Write out the data again in full, exactly as it reads.
----
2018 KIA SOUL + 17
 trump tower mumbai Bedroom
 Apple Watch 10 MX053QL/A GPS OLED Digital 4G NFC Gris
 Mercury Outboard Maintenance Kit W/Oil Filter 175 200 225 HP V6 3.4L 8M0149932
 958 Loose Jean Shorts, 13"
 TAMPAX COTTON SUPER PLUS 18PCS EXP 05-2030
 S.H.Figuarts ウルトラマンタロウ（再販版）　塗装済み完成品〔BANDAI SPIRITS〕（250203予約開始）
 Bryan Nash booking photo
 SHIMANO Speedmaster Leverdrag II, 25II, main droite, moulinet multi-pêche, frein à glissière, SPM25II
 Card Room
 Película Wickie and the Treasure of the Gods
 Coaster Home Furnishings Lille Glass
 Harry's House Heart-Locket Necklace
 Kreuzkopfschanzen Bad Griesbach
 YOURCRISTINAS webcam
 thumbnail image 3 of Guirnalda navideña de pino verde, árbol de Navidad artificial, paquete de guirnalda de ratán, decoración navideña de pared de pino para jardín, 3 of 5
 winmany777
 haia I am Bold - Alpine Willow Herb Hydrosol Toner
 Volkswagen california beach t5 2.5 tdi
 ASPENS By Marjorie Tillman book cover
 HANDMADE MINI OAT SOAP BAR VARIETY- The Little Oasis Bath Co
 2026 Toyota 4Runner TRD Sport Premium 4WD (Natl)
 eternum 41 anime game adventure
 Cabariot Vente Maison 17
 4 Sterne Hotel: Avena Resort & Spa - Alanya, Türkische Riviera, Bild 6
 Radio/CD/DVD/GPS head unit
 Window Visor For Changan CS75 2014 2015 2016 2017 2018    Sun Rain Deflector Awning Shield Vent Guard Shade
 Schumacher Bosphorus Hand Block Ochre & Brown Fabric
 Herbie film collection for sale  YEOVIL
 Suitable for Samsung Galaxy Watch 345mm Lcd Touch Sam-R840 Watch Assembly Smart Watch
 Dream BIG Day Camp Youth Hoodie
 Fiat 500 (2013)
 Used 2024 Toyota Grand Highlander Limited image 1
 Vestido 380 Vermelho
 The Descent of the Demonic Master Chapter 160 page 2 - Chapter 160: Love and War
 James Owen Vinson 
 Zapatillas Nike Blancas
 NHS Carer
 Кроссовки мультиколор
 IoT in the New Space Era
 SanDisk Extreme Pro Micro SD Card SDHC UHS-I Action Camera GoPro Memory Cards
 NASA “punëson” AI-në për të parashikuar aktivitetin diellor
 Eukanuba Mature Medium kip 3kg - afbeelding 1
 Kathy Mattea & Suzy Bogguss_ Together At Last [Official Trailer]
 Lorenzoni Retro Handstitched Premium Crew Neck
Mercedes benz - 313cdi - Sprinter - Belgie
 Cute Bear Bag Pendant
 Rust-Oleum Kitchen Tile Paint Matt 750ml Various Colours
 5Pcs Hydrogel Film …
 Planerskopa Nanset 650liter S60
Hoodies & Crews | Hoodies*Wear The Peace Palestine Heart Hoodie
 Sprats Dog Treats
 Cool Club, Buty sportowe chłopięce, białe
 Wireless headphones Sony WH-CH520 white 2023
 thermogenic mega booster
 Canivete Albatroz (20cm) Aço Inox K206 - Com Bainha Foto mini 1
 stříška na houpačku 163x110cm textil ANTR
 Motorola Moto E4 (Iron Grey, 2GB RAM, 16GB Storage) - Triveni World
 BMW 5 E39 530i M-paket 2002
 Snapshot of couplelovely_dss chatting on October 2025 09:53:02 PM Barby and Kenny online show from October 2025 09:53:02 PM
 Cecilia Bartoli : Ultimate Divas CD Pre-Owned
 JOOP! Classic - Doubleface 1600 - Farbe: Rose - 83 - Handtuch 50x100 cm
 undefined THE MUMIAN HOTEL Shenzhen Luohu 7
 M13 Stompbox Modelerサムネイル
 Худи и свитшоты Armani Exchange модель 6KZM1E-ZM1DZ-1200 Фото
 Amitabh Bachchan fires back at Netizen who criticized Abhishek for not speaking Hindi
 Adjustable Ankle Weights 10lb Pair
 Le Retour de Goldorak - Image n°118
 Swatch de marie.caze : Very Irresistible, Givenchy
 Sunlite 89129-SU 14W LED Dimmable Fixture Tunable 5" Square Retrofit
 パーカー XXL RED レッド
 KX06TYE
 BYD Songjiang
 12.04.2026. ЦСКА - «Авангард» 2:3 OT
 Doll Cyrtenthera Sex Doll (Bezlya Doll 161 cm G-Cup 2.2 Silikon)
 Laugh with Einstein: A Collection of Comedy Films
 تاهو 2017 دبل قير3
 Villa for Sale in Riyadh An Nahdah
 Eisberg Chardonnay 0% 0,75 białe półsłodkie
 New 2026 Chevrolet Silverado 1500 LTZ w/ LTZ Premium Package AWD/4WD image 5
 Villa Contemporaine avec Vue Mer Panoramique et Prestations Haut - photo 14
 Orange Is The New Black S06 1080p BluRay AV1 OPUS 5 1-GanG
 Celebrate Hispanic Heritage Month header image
----
## Final answer
2018 KIA SOUL + 17
 trump tower mumbai Bedroom
 Apple Watch 10 MX053QL/A GPS OLED Digital 4G NFC Gris
 Mercury Outboard Maintenance Kit W/Oil Filter 175 200 225 HP V6 3.4L 8M0149932
 958 Loose Jean Shorts, 13"
 TAMPAX COTTON SUPER PLUS 18PCS EXP 05-2030
 S.H.Figuarts ウルトラマンタロウ（再販版）　塗装済み完成品〔BANDAI SPIRITS〕（250203予約開始）
 Bryan Nash booking photo
 SHIMANO Speedmaster Leverdrag II, 25II, main droite, moulinet multi-pêche, frein à glissière, SPM25II
 Card Room
 Película Wickie and the Treasure of the Gods
 Coaster Home Furnishings Lille Glass
 Harry's House Heart-Locket Necklace
 Kreuzkopfschanzen Bad Griesbach
 YOURCRISTINAS webcam
 thumbnail image 3 of Guirnalda navideña de pino verde, árbol de Navidad artificial, paquete de guirnalda de ratán, decoración navideña de pared de pino para jardín, 3 of 5
 winmany777
 haia I am Bold - Alpine Willow Herb Hydrosol Toner
 Volkswagen california beach t5 2.5 tdi
 ASPENS By Marjorie Tillman book cover
 HANDMADE MINI OAT SOAP BAR VARIETY- The Little Oasis Bath Co
 2026 Toyota 4Runner TRD Sport Premium 4WD (Natl)
 eternum 41 anime game adventure
 Cabariot Vente Maison 17
 4 Sterne Hotel: Avena Resort & Spa - Alanya, Türkische Riviera, Bild 6
 Radio/CD/DVD/GPS head unit
 Window Visor For Changan CS75 2014 2015 2016 2017 2018    Sun Rain Deflector Awning Shield Vent Guard Shade
 Schumacher Bosphorus Hand Block Ochre & Brown Fabric
 Herbie film collection for sale  YEOVIL
 Suitable for Samsung Galaxy Watch 345mm Lcd Touch Sam-R840 Watch Assembly Smart Watch
 Dream BIG Day Camp Youth Hoodie
 Fiat 500 (2013)
 Used 2024 Toyota Grand Highlander Limited image 1
 Vestido 380 Vermelho
 The Descent of the Demonic Master Chapter 160 page 2 - Chapter 160: Love and War
 James Owen Vinson 
 Zapatillas Nike Blancas
 NHS Carer
 Кроссовки мультиколор
 IoT in the New Space Era
 SanDisk Extreme Pro Micro SD Card SDHC UHS-I Action Camera GoPro Memory Cards
 NASA “punëson” AI-në për të parashikuar aktivitetin diellor
 Eukanuba Mature Medium kip 3kg - afbeelding 1
 Kathy Mattea & Suzy Bogguss_ Together At Last [Official Trailer]
 Lorenzoni Retro Handstitched Premium Crew Neck
Mercedes benz - 313cdi - Sprinter - Belgie
 Cute Bear Bag Pendant
 Rust-Oleum Kitchen Tile Paint Matt 750ml Various Colours
 5Pcs Hydrogel Film …
 Planerskopa Nanset 650liter S60
Hoodies & Crews | Hoodies*Wear The Peace Palestine Heart Hoodie
 Sprats Dog Treats
 Cool Club, Buty sportowe chłopięce, białe
 Wireless headphones Sony WH-CH520 white 2023
 thermogenic mega booster
 Canivete Albatroz (20cm) Aço Inox K206 - Com Bainha Foto mini 1
 stříška na houpačku 163x110cm textil ANTR
 Motorola Moto E4 (Iron Grey, 2GB RAM, 16GB Storage) - Triveni World
 BMW 5 E39 530i M-paket 2002
 Snapshot of couplelovely_dss chatting on October 2025 09:53:02 PM Barby and Kenny online show from October 2025 09:53:02 PM
 Cecilia Bartoli : Ultimate Divas CD Pre-Owned
 JOOP! Classic - Doubleface 1600 - Farbe: Rose - 83 - Handtuch 50x100 cm
 undefined THE MUMIAN HOTEL Shenzhen Luohu 7
 M13 Stompbox Modelerサムネイル
 Худи и свитшоты Armani Exchange модель 6KZM1E-ZM1DZ-1200 Фото
 Amitabh Bachchan fires back at Netizen who criticized Abhishek for not speaking Hindi
 Adjustable Ankle Weights 10lb Pair
 Le Retour de Goldorak - Image n°118
 Swatch de marie.caze : Very Irresistible, Givenchy
 Sunlite 89129-SU 14W LED Dimmable Fixture Tunable 5" Square Retrofit
 パーカー XXL RED レッド
 KX06TYE
 BYD Songjiang
 12.04.2026. ЦСКА - «Авангард» 2:3 OT
 Doll Cyrtenthera Sex Doll (Bezlya Doll 161 cm G-Cup 2.2 Silikon)
 Laugh with Einstein: A Collection of Comedy Films
 تاهو 2017 دبل قير3
 Villa for Sale in Riyadh An Nahdah
 Eisberg Chardonnay 0% 0,75 białe półsłodkie
 New 2026 Chevrolet Silverado 1500 LTZ w/ LTZ Premium Package AWD/4WD image 5
 Villa Contemporaine avec Vue Mer Panoramique et Prestations Haut - photo 14
 Orange Is The New Black S06 1080p BluRay AV1 OPUS 5 1-GanG
 Celebrate Hispanic Heritage Month header image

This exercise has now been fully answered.